仙台高裁判決(以下、「原判決」という。)は、本件救済命令は、本件各実施から4年前後経過し、XとZの間で有意な合意を成立させることは事実上不可能であったと認められるから、仮にXに不当労働行為があったとしても、Y労働委員会が、本件各交渉事項についての更なる団体交渉をすることを命じたことは、その裁量権の範囲を逸脱したものであると言わざるを得ない、とした。

これに対し、Y県が上告した。

最高裁では、原判決は破棄され、高裁に差戻された(Y、及び、Zが勝訴)。

最高裁は、昭和52年2月23日大法廷判決(民集31・1・93)を引用し、労働委員会に広い裁量権を認め、使用者が誠実交渉義務に違反している場合に、誠実交渉命令を発することは、一般に、労働委員会の裁量権の行使として、救済命令制度の趣旨、目的に照らして是認される範囲を超え、又は、著しく不合理であって濫用にわたるものではない、とした。

ところで、団体交渉事項に関して合意が成立する見込みがないと認められる場合には、誠実交渉命令を発しても、労働組合が、労働条件等の獲得の機会を現実に回復することは期待できないともいえる。しかし、このような場合であっても、使用者が、その後、誠実に団体交渉に応ずるに至れば、労働組合は、当該団体交渉に関して、使用者から十分な説明や資料の提示を受けることができるようになるとともに、組合活動一般についても、労働組合の交渉力の回復や、労使間のコミュニケーションの正常化が図られるから、誠実交渉命令を発することは、不当労働行為によって発生した侵害状態を除去、是正し、正常な集団的労使関係秩序の迅速な回復、確保を図ることに資するものと言うべきである、とした。

4 法律用語

 ⑴ 被告Y県代表者兼行政処分庁Y県労働委員会

   地裁では、訴えを申立てたXが原告、申立を受けたY県が被告である。訴訟において被告を代表する者が、被告代表者である。
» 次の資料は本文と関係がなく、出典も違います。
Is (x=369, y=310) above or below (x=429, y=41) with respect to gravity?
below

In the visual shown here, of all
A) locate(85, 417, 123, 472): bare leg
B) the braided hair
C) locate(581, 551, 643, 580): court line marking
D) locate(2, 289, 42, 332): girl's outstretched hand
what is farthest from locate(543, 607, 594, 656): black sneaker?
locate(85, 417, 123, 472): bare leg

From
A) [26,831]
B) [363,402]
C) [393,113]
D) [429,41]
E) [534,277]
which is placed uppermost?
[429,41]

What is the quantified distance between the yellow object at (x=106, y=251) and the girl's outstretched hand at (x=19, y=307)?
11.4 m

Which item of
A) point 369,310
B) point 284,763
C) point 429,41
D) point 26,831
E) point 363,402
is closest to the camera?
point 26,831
Y県は、地方公共団体であり、一般的には知事が代表者であるが、救済命令取消訴訟では、救済命令を発した行政処分庁であるY県労働委員会が、被告Y県の代表者である(行政手続法11条)。そのために、被告として、「被告Y県、代表者兼行政処分庁Y県労働委員会、同委員会代表者会長〇〇」と表記される。

 ⑵ 補助参加、補助参加人

   訴訟の結果について利害関係を有する第三者が、訴訟の当事者の一方を補助するために参加することを補助参加といい、補助参加する第三者を補助参加人という(民事訴訟法42条)。

5 コメント

使用者と労働組合の団体交渉は、どのように行われるべきか、また、誠実な団体交渉とはどういうものか、考えさせられます。
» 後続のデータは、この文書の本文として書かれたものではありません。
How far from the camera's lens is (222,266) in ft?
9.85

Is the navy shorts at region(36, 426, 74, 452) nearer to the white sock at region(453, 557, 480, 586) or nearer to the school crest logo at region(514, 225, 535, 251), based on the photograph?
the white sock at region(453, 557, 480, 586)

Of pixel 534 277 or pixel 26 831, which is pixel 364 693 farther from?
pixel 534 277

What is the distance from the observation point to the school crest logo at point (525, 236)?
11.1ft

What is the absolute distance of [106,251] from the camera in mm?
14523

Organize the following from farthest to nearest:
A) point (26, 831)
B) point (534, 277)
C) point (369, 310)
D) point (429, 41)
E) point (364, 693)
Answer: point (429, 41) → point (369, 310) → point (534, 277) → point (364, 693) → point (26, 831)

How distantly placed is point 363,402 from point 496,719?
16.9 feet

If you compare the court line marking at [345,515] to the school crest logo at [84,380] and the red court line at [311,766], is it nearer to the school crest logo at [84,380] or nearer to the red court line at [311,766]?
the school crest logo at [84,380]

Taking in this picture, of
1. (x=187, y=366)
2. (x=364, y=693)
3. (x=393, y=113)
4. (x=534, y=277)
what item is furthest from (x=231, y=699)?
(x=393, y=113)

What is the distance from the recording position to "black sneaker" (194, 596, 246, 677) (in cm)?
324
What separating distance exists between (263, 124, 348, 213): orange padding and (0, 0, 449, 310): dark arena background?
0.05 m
①使用者と労働組合が、相互に、対等な交渉力を持つこと。

②労使間のコミュニケーションの正常化が図られること。

③使用者から労働組合に対し、十分な説明や資料の提示を受けられること。

などが、考えられます。

本件では、仙台高裁は、労働委員会が誠実交渉命令を発しても、すでに年月を経ている場合は、事実上、団体交渉による合意の成立の余地はなく、命令の意味がないと考えました。使用者から労働組合に対して、団体交渉を求めた事実があり、本件各実施は、人事院勧告に倣うものであるし、すでに本件実施から4,5年経過したら既定の事実であるし、労働委員会の救済命令で、使用者に対し、誠実な団体交渉を命じても全く意味がないというのも、一見、常識的だと思います。

しかし、最高裁は、当該団体交渉による合意の成立の余地がないとしても、不当労働行為があったとすれば、労働委員会が誠実交渉命令を発することによる、正常な集団的労使関係秩序の迅速な回復、確保を図るという意味は失われないと考えました。そうでなければ、不当労働行為があっても、既成事実を積み重ねていけばよいということになります。

誠実団体交渉義務違反により、労働組合が受けた損害について、不法行為に基づく損害賠償請求をすることも考えられます。